What My Asperger's Feels Like

What My Asperger's Feels Like by Ilsa Kasmar

Think of something that you hate doing, and are also very bad at.

Everyone has that one thing they loathe and dread. For some it's math, or history, or something smaller, like washing the dishes, or doing pushups.

Now imagine that skill is essential to get a job, or not get fired from one. Imagine that in every job interview, they test you on that skill. If by some miracle you DO get the job, they test you on it every day. And when you get so exhausted or frustrated from this constant attack on your weakest skill, you break down. 

Only instead of being reasonable and cutting you some slack, your boss and coworkers just get angry at you. And you get fired. And then you have to look for a new job. And that skill follows you around, inescapably.

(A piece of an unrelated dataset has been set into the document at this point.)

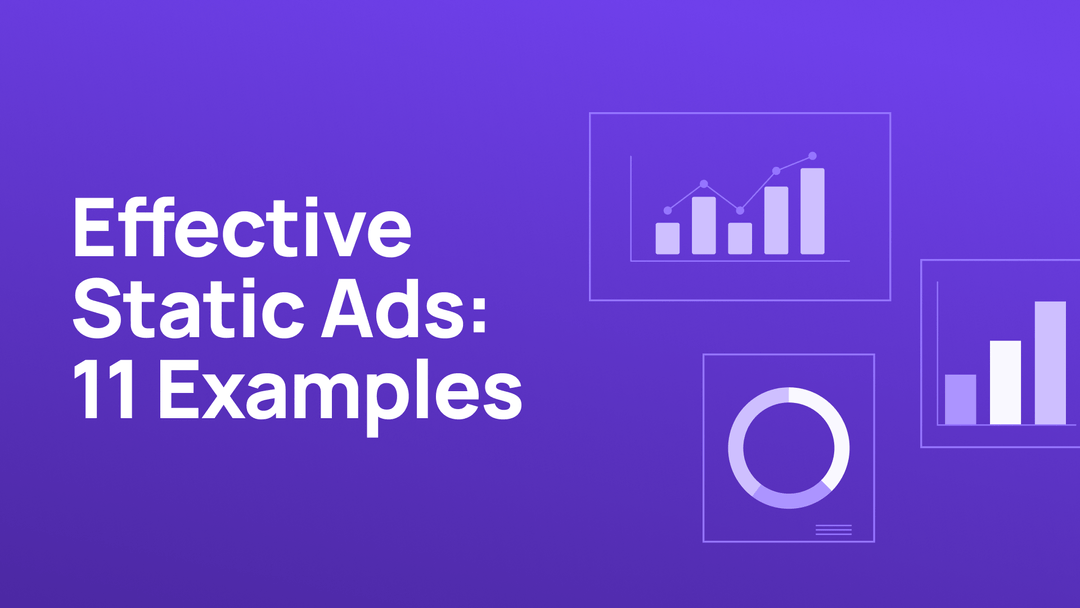 Effective Static Ads: 11 Examples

This is basically what my life is like.

Because unfortunately for me, my weakest skill is social interaction. Which means that just standing at the bus stop involves using my weakest skill. I'm not exaggerating; even without speaking, if there is someone at the bus stop with me, I have to try to figure out how to send the right signals. My thought process goes something like this:

"Dammit, someone else is there. Should I smile? Should I just not look at them? If I do smile, just to be polite, how do I smile without making them think I want to talk to them? And if they smile back, does that mean they want to talk to me? Or does it mean they're flirting? If I, as a white person, don't give a polite smile to a person of color, will they think I'm being racist?"

I can't pick up these things by mimicking for some reason, like Neurotypicals do. People have to tell me. But Neurotypicals, who are the ones who DO know the answers, don't realize I don't know. And I don't always know how to ask.


People think of this as a disability. But it's not a disability to be bad at math, or history, or pushups.

So why is it a disability to be bad at conversation?

Maybe it shouldn't be. Maybe we just need to restructure things a little so that it doesn't have such a big impact...

Is that really so much to ask?


--Ilsa Kasmar: An Aspie.

P.S. I started including my real name so that no one thinks I'm stealing.